There in the stall was a jittering mess of a woman that I maybe would have mistaken for an addict escaped fresh off the pipe.

She was gnawing at the horse’s neck like it was the first time she was eating at all. If she opened her jaw any wider, it might dislocate. In all honesty, that was the likely case.

Despite my interruption of her feast, she paid me no mind. She was dressed in white, despite the blood quickly dying the fabric of the thin cotton, and the blue bandana in her hair did little to keep the matte of hair from becoming unruly.

She bit down on the hide, jerking herself backward to pull at it, to tear it off since her flat teeth would do little to make her feeding efficient.

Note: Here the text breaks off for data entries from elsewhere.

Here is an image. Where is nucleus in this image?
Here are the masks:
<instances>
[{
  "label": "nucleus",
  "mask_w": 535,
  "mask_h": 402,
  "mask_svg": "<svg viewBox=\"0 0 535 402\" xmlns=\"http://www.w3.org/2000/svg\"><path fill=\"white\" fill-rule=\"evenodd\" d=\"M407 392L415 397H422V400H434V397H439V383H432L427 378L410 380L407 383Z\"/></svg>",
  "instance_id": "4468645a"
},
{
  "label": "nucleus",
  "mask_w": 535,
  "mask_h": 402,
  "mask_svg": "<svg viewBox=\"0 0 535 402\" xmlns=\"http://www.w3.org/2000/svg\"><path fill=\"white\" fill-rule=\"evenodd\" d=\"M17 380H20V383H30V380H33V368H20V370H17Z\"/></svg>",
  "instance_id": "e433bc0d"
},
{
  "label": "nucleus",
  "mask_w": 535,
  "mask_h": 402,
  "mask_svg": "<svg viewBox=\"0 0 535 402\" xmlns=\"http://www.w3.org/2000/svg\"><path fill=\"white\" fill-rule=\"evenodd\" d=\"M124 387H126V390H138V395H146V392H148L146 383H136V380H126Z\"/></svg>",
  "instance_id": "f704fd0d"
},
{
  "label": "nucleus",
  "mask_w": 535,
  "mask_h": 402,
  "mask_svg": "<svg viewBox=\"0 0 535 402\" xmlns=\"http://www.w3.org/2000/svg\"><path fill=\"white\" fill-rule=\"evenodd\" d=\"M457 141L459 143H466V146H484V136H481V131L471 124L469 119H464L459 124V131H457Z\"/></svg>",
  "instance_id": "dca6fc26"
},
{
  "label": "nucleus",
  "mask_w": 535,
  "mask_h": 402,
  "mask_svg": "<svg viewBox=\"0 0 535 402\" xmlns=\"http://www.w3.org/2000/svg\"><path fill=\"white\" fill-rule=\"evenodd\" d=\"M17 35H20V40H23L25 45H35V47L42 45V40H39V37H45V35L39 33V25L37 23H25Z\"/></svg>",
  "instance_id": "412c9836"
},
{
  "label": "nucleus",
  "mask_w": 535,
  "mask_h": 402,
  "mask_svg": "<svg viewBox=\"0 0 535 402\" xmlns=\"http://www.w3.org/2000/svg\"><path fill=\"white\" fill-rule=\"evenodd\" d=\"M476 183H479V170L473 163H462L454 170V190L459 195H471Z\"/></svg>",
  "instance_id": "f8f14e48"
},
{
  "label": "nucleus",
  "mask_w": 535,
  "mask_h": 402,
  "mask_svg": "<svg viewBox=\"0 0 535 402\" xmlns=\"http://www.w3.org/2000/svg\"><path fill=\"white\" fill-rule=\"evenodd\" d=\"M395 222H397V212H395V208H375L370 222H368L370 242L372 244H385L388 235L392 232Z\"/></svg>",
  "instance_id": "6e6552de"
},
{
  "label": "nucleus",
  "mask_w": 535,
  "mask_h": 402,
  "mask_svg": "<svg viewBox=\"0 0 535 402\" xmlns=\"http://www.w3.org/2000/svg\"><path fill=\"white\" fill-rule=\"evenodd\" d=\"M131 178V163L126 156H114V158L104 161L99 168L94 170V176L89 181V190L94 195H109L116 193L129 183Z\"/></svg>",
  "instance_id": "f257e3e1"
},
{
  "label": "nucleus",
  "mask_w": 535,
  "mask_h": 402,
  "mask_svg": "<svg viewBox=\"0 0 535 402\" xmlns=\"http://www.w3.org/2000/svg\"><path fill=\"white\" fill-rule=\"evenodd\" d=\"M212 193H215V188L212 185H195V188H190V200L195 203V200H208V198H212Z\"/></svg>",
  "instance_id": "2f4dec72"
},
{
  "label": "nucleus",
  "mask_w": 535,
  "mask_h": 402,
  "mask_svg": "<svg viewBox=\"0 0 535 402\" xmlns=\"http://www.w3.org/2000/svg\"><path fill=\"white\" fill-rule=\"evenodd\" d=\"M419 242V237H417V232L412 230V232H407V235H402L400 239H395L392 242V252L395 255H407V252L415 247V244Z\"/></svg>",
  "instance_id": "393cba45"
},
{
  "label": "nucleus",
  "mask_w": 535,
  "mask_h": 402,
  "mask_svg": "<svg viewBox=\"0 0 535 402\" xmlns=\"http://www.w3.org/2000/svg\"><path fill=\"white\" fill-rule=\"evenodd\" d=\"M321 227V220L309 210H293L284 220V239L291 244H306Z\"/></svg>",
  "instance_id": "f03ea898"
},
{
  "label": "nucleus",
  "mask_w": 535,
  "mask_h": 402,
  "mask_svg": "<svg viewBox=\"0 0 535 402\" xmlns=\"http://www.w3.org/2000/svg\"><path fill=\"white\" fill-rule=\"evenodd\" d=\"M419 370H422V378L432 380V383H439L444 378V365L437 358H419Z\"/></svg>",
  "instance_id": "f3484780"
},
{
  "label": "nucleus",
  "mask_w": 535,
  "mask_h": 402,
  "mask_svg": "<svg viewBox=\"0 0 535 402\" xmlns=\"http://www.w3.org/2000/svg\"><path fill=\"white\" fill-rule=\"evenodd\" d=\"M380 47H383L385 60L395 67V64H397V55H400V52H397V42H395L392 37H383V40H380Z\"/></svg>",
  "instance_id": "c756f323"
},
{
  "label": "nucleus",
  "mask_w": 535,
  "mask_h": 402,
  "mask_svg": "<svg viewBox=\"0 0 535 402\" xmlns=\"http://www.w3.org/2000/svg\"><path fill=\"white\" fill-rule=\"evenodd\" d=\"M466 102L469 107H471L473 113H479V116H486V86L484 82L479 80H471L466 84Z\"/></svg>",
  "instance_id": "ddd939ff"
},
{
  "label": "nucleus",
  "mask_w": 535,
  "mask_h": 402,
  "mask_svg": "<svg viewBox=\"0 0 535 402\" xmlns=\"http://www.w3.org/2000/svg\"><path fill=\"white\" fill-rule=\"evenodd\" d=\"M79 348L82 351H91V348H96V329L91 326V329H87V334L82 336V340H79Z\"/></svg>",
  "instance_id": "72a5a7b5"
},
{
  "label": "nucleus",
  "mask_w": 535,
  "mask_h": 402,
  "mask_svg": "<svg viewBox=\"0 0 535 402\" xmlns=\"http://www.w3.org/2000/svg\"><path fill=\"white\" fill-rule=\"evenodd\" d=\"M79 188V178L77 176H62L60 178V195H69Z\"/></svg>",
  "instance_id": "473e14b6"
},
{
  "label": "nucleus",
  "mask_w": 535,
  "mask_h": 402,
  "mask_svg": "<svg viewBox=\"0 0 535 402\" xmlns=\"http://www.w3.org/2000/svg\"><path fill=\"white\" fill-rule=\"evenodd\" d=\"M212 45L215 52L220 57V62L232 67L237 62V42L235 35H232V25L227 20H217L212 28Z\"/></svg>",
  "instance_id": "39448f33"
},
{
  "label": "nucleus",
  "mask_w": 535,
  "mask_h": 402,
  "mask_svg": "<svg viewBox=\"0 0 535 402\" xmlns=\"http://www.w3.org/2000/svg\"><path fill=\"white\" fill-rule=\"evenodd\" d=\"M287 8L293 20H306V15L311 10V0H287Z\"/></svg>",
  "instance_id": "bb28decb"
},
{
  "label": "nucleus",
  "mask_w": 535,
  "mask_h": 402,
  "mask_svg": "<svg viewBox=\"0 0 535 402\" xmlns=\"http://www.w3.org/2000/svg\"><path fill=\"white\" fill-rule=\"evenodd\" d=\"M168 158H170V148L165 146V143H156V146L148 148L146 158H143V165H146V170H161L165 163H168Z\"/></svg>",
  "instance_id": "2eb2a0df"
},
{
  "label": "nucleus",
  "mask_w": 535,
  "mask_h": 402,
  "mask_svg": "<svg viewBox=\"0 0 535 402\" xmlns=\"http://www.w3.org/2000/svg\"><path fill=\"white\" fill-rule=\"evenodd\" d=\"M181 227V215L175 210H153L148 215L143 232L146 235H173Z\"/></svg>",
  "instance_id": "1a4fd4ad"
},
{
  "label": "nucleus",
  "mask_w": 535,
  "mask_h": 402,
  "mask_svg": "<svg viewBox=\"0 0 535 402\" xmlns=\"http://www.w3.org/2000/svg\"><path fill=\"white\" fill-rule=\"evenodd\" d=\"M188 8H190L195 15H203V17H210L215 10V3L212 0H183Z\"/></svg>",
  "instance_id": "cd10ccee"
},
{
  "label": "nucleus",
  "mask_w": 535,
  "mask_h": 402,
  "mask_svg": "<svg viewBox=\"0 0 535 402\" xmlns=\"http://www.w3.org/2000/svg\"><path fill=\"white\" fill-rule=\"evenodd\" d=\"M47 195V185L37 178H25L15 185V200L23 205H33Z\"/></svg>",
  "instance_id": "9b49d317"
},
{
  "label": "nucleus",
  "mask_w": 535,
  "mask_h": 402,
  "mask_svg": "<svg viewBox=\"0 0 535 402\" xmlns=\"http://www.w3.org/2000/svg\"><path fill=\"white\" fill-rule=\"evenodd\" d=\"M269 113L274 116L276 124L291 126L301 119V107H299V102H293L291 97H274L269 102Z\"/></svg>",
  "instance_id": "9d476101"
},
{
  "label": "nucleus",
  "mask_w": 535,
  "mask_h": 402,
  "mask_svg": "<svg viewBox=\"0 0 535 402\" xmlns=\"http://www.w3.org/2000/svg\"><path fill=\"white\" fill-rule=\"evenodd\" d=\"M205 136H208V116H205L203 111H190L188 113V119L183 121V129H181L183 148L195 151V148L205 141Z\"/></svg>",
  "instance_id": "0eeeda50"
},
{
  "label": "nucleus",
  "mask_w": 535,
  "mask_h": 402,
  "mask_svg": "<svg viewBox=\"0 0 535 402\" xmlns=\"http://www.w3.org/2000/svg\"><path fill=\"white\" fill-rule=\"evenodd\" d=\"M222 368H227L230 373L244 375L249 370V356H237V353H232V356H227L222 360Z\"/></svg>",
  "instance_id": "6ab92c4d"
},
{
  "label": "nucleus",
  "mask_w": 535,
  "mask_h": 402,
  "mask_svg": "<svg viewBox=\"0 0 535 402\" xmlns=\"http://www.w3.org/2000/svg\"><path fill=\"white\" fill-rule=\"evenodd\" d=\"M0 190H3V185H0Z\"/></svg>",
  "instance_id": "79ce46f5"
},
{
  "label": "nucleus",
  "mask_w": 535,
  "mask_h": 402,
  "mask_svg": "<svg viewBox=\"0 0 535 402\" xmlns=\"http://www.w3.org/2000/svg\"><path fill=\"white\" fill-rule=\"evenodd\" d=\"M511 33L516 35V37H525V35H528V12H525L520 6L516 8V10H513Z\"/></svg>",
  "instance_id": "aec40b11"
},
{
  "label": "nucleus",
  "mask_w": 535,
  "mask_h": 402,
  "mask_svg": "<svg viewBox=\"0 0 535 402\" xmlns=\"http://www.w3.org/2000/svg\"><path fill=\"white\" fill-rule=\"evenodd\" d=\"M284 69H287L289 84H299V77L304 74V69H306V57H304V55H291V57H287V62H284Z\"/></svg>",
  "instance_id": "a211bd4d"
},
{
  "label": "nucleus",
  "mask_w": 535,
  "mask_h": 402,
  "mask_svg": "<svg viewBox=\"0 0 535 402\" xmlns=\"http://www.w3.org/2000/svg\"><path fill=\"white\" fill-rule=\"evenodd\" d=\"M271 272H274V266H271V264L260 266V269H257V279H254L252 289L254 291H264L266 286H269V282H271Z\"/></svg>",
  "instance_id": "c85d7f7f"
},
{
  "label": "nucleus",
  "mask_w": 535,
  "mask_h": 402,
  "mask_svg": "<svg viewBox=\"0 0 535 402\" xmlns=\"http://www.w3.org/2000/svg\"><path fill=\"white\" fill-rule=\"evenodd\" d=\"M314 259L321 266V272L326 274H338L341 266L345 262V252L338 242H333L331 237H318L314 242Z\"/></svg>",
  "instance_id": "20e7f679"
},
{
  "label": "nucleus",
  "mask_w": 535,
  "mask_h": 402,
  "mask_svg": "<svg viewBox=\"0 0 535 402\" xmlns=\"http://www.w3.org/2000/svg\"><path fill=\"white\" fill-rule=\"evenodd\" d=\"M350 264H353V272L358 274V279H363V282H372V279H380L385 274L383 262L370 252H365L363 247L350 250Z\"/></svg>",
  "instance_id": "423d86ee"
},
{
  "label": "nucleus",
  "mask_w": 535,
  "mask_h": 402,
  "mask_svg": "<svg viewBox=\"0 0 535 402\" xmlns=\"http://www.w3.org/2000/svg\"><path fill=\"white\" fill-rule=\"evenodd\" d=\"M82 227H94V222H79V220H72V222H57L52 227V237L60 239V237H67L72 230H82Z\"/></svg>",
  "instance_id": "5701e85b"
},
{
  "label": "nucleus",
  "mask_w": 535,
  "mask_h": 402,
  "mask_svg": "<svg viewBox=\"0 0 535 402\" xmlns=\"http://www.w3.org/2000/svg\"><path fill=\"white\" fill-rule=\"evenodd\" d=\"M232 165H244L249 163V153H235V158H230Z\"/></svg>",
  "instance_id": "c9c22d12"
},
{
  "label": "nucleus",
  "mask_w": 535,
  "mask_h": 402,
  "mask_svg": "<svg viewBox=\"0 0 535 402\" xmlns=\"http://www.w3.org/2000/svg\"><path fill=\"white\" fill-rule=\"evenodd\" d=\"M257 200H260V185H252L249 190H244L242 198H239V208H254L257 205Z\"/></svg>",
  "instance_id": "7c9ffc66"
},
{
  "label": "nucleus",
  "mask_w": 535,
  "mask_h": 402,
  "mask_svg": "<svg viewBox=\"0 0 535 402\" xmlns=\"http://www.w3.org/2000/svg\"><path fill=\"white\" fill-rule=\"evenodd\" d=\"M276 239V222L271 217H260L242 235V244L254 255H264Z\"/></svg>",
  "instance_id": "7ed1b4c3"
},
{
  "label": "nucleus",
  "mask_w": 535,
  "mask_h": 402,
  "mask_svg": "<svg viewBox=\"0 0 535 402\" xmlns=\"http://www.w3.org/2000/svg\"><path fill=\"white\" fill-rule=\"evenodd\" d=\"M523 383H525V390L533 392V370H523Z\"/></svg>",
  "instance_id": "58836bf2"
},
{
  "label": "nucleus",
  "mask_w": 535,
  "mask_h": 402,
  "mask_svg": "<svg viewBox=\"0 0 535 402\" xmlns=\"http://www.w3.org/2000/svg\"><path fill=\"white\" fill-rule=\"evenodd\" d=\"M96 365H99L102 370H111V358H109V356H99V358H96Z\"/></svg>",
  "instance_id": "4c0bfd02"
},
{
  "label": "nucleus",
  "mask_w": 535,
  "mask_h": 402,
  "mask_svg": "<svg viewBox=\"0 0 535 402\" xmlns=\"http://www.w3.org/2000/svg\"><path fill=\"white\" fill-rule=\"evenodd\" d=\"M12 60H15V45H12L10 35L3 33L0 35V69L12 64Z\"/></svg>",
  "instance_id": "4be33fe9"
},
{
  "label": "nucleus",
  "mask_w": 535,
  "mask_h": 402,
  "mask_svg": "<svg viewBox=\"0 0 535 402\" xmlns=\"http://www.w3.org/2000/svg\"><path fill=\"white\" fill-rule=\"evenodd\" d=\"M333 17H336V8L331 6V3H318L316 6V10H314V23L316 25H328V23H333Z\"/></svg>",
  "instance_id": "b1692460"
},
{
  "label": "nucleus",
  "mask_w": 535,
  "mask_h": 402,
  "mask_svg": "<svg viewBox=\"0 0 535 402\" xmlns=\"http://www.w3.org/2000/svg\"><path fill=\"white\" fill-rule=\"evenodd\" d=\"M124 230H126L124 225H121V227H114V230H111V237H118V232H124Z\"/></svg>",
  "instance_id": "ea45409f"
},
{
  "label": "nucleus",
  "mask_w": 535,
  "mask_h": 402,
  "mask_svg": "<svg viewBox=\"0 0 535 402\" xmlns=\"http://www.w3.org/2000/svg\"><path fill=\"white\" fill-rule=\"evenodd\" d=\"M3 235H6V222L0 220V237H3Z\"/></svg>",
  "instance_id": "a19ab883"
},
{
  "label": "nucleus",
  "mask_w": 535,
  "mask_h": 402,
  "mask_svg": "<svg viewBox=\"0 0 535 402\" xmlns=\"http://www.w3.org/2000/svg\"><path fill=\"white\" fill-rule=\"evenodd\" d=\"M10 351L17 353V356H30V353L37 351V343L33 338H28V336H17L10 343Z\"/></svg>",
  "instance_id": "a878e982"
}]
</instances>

The woman paused after she tore a piece, distracted from her meal. Her posture straightened, vertebrae by vertebrae. Her eyes twitched to me, her irises shaking among the black expanse of her eyes, jittering almost as much as her jaw.

Then, a shotgun fired.

The woman let out a harrowing squeal, like a mountain lion. She turned, half her face dappled with fresh pellets patterning her face in inky blood. Her blackened eyes darted, looking for the source of the disruption as if it were just a stone cast in her direction. When her gaze landed on me, her trembling mouth opened wide.

Then, another shot. The woman lurched, the back of her head smacking against the wood of the stall. Lifeless this time, she slumped over next to the horse.

I slowly checked over my shoulder.

Phoebe held a sawed-off shotgun, holding it up still. Her gaze never left the woman or the horse, frozen in her place. The look she held was grim, too much so for a graceful thing like her.